Extended full-waveform inference

Ziyi (Francis) Yin, Rafael Orozco, Mathias Louboutin, and Felix J. Herrmann, SLIM

Abstract. Quantifying uncertainty in full-waveform inversion is complex given the large sizes of both the model and data. A previous approach employed a variational inference framework, leveraging reverse-time migration to summarize observed data and approximate the posterior distribution through conditional normalizing flows. While reverse-time migration effectively summarizes the data when the background model is close to the true one, its accuracy diminishes with a less accurate background model. In our study, we suggest utilizing subsurface offset gathers as the summary statistics for the variational inference of full-waveform inversion. These gathers retain all the information in seismic data, even when the background model is cycle-skipped or fails to flatten the gathers. Through a case study on Compass model, we confirm our framework’s effectiveness and show that subsurface offset gathers offer a better summary statistic than just reverse-time migration.

CO₂ reservoir monitoring through Bayesian data assimilation

Grant Bruer, Edmond Chow, and Felix J. Herrmann, SLIM

Abstract. Carbon capture and storage can be implemented by injecting supercritical carbon dioxide (CO₂) into geological carbon reservoirs for long-term containment. Monitoring the pressure and saturation of the CO₂ is necessary to optimize the injection amount without causing CO₂ leakage or seismic activity. Directly measuring the CO₂ at locations within the reservoir requires expensive drilling procedures that may damage the reservoir, so direct measurements are sparse and usually lie along injection and production wells. Indirect measurements such as seismic data are typically noisy, and inverting for the CO₂ state is ill-posed. Bayesian data assimilation techniques allow us to integrate known physics for CO₂ flow into this inversion process. The most well-established data assimilation algorithms are the family of Kalman filters. The ensemble Kalman filter is designed to efficiently work with large problem sizes and nonlinearity. In this work, we apply the ensemble Kalman filter to seismic measurements of a CO₂ reservoir, yielding an estimate of the saturation and pressure fields with quantified uncertainties. This method models the CO₂ plume state as a random field with a known distribution and assimilates information from seismic measurements with information from a physics model describing the CO₂ flow. We show that the data assimilation strategy is a valuable contribution to advancing reservoir monitoring technology.

Uncertainty quantification…so what? Experimental design leveraged by probabilistic seismic inversion

Rafael Orozco and Felix J. Herrmann, SLIM

Abstract.

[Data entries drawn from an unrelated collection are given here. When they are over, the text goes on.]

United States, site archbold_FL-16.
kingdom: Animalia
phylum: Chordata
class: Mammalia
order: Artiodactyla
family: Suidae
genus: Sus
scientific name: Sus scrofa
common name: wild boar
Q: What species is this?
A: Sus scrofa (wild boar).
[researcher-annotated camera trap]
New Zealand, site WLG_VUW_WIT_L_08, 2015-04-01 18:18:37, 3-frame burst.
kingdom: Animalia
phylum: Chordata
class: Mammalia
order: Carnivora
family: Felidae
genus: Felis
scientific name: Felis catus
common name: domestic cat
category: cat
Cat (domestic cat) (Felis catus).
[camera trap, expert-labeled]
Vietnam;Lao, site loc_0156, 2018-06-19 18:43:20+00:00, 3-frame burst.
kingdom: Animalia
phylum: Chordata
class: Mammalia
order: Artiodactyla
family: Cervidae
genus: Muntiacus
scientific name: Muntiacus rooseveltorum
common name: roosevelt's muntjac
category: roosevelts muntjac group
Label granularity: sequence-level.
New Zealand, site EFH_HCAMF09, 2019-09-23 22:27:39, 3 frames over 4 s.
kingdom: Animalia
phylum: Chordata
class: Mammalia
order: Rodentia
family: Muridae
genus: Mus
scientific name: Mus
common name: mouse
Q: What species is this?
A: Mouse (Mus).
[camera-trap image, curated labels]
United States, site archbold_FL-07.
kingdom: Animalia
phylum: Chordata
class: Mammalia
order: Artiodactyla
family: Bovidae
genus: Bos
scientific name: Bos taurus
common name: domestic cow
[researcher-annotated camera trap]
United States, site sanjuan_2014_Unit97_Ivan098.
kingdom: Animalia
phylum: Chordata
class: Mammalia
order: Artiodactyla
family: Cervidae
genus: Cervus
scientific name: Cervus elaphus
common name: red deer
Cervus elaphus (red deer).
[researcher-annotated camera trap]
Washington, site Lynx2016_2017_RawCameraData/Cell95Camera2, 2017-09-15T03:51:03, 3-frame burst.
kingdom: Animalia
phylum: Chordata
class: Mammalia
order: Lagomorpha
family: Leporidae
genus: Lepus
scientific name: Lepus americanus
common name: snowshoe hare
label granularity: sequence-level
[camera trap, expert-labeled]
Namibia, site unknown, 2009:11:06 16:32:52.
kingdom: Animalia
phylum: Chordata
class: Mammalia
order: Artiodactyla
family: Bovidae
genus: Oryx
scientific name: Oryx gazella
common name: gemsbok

Combining physics with recent developments of generative machine learning enables a scalable probabilistic framework for tackling seismic inversion problems including Full-Waveform Inversion. These probabilistic results can be proven to be from the Bayesian posterior but how exactly can we use them for practical downstream tasks? In this talk, we answer the question with a practical application of the probabilistic framework towards designing ocean bottom node placement of seismic imaging. With a simple adjustment to the original training objective, we show that jointly optimizing for an experimental design corresponds to maximizing the expected information gain used by the Bayesian community. After verifying this novel joint optimization with a stylized problem, we demonstrate its application for optimizing the placement of ocean bottom nodes in a synthetic seismic imaging experiment.